WHAT THIS TASK INVOLVES: Write out every item below word for word, leaving out the pictures.
# Start of GIVEN ENTRIES
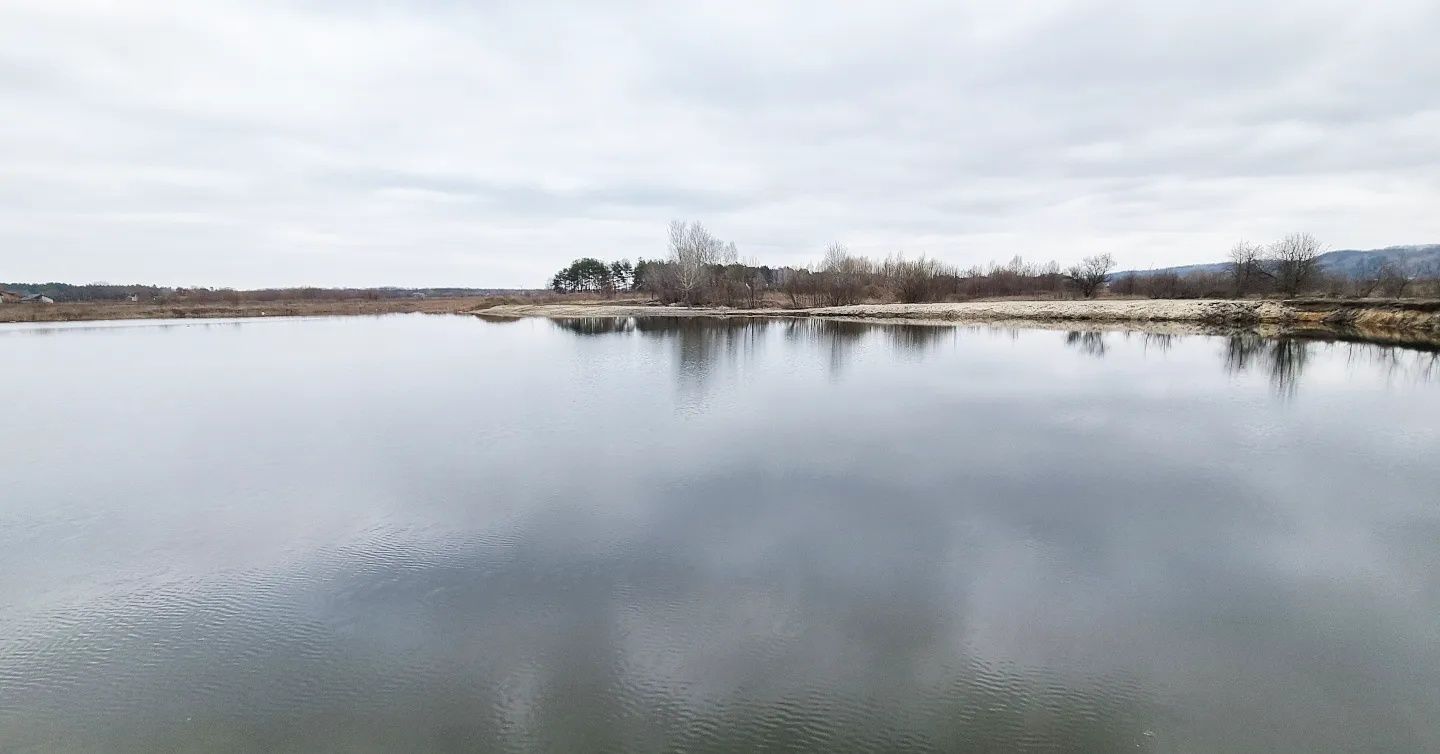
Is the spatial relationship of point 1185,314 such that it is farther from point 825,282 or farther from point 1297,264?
point 825,282

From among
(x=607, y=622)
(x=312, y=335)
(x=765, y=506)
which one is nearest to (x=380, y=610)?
(x=607, y=622)

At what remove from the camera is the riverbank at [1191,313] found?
25.5m

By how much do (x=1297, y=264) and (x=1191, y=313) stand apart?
1413 cm

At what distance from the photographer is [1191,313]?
3142 cm

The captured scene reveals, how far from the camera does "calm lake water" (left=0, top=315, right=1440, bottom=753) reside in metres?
3.42

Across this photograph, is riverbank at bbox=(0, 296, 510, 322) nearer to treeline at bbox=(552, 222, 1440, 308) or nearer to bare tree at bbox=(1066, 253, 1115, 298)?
treeline at bbox=(552, 222, 1440, 308)

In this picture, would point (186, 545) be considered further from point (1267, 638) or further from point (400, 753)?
point (1267, 638)

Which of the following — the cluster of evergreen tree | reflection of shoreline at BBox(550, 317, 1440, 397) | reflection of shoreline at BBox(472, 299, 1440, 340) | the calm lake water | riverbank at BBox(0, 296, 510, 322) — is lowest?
the calm lake water

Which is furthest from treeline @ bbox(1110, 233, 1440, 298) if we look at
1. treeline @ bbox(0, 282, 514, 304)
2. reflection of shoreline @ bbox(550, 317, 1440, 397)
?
treeline @ bbox(0, 282, 514, 304)

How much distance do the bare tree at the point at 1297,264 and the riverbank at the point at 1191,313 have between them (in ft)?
26.1

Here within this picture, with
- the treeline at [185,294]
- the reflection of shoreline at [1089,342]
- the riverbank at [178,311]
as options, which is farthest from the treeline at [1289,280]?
the treeline at [185,294]

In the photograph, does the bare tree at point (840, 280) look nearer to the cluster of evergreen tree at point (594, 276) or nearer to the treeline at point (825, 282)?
the treeline at point (825, 282)

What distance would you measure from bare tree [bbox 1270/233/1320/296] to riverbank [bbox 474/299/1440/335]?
7.94 meters

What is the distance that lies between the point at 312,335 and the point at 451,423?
24949 millimetres
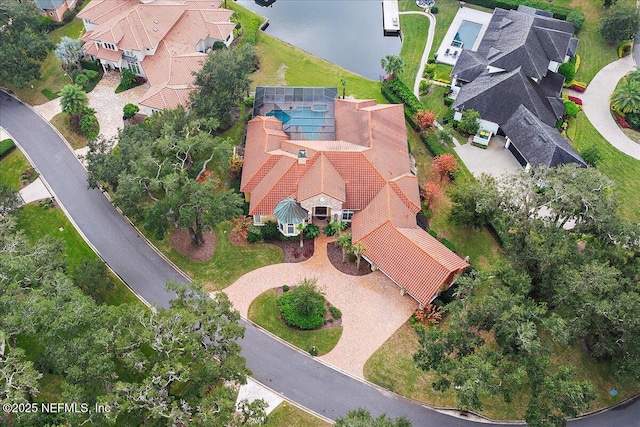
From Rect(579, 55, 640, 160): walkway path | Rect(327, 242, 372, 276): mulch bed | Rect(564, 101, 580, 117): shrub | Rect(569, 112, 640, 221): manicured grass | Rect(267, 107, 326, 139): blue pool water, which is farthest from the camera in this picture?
Rect(564, 101, 580, 117): shrub

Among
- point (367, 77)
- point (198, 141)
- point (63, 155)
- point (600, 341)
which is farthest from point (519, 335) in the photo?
point (63, 155)

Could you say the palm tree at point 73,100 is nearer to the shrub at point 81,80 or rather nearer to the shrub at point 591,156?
the shrub at point 81,80

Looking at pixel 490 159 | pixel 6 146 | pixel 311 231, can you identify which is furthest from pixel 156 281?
pixel 490 159

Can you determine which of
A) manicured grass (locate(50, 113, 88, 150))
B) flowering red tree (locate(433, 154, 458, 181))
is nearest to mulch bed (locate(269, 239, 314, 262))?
flowering red tree (locate(433, 154, 458, 181))

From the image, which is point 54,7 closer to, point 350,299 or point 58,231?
point 58,231

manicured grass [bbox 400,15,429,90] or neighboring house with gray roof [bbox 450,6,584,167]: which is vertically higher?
neighboring house with gray roof [bbox 450,6,584,167]

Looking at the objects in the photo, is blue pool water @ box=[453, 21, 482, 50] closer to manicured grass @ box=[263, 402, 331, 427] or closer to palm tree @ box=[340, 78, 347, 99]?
palm tree @ box=[340, 78, 347, 99]
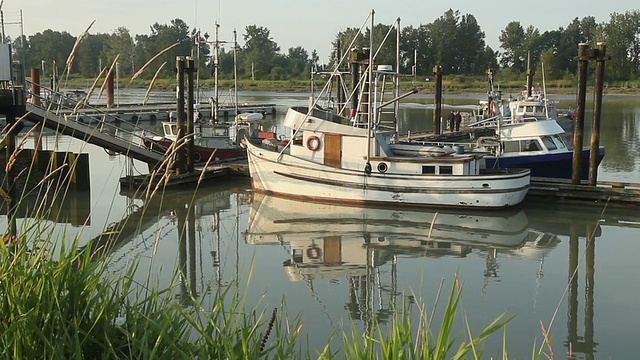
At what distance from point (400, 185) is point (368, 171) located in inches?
34.5

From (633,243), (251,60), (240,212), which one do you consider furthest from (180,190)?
(251,60)

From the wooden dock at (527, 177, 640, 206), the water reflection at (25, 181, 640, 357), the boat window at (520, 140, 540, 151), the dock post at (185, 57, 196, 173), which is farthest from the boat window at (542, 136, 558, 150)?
the dock post at (185, 57, 196, 173)

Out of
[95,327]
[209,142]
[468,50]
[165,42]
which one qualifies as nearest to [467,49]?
[468,50]

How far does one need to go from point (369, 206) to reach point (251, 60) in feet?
322

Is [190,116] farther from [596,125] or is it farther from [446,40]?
[446,40]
# End of GIVEN ENTRIES
THE REPLY:
Is the spatial relationship of point 1185,314 such that it is farther from point 825,282 or farther from point 1297,264?
point 825,282

From among
(x=607, y=622)
(x=312, y=335)
(x=765, y=506)
which one is nearest to (x=380, y=610)?
(x=607, y=622)

At what remove from the camera is the riverbank at [1191,313] found?
25.5m

By how much do (x=1297, y=264) and (x=1191, y=313) stand apart?
1413 cm

At what distance from the photographer is [1191,313]?
3142 cm

The captured scene reveals, how far from the camera does "calm lake water" (left=0, top=315, right=1440, bottom=753) reside in metres?
3.42

Across this photograph, is riverbank at bbox=(0, 296, 510, 322) nearer to treeline at bbox=(552, 222, 1440, 308) or nearer to bare tree at bbox=(1066, 253, 1115, 298)?
treeline at bbox=(552, 222, 1440, 308)

In this picture, would point (186, 545) be considered further from point (1267, 638) or further from point (400, 753)?
point (1267, 638)

Which of the following — the cluster of evergreen tree | reflection of shoreline at BBox(550, 317, 1440, 397) | reflection of shoreline at BBox(472, 299, 1440, 340) | the calm lake water | riverbank at BBox(0, 296, 510, 322) — is lowest?
the calm lake water

Which is furthest from treeline @ bbox(1110, 233, 1440, 298) if we look at
1. treeline @ bbox(0, 282, 514, 304)
2. reflection of shoreline @ bbox(550, 317, 1440, 397)
?
treeline @ bbox(0, 282, 514, 304)

How much distance do the bare tree at the point at 1297,264 and the riverbank at the point at 1191,313 have between them (in ft)?
26.1

Here within this picture, with
- the treeline at [185,294]
- the reflection of shoreline at [1089,342]
- the riverbank at [178,311]
as options, which is farthest from the treeline at [1289,280]?
the treeline at [185,294]

In the photograph, does the bare tree at point (840, 280) look nearer to the cluster of evergreen tree at point (594, 276) or nearer to the treeline at point (825, 282)?
the treeline at point (825, 282)

What distance would you measure from bare tree [bbox 1270/233/1320/296] to riverbank [bbox 474/299/1440/335]?
7.94 meters

What is the distance that lies between the point at 312,335 and the point at 451,423?
24949 millimetres
From Rect(579, 55, 640, 160): walkway path | Rect(327, 242, 372, 276): mulch bed | Rect(564, 101, 580, 117): shrub | Rect(569, 112, 640, 221): manicured grass | Rect(267, 107, 326, 139): blue pool water, which is farthest from the camera in this picture?
Rect(564, 101, 580, 117): shrub

Among
- point (367, 77)
- point (198, 141)
- point (63, 155)
- point (600, 341)
which is farthest from point (519, 335) in the photo?
point (63, 155)

Could you say the palm tree at point 73,100 is nearer to the shrub at point 81,80 or rather nearer to the shrub at point 591,156?
the shrub at point 81,80

Looking at pixel 490 159 | pixel 6 146 | pixel 311 231, can you identify which is furthest from pixel 156 281?
pixel 490 159

Can you determine which of
A) manicured grass (locate(50, 113, 88, 150))
B) flowering red tree (locate(433, 154, 458, 181))
is nearest to mulch bed (locate(269, 239, 314, 262))?
flowering red tree (locate(433, 154, 458, 181))

From the image, which is point 54,7 closer to, point 350,299 or point 58,231?
point 58,231

manicured grass [bbox 400,15,429,90] or neighboring house with gray roof [bbox 450,6,584,167]: which is vertically higher?
neighboring house with gray roof [bbox 450,6,584,167]

Looking at the objects in the photo, is blue pool water @ box=[453, 21, 482, 50] closer to manicured grass @ box=[263, 402, 331, 427] or closer to palm tree @ box=[340, 78, 347, 99]?
palm tree @ box=[340, 78, 347, 99]
At what distance from point (400, 185) is point (368, 171) located in inches?
34.5

From (633,243), (251,60), (240,212), which one do you consider furthest from (180,190)?
(251,60)

From the wooden dock at (527, 177, 640, 206), the water reflection at (25, 181, 640, 357), the boat window at (520, 140, 540, 151), the dock post at (185, 57, 196, 173), which is farthest from the boat window at (542, 136, 558, 150)?
the dock post at (185, 57, 196, 173)

Out of
[95,327]
[209,142]
[468,50]
[165,42]
which one qualifies as nearest to [467,49]?
[468,50]

How far does one need to go from point (369, 206) to reach point (251, 60) in feet?
322

Is [190,116] farther from [596,125] or is it farther from [446,40]?
[446,40]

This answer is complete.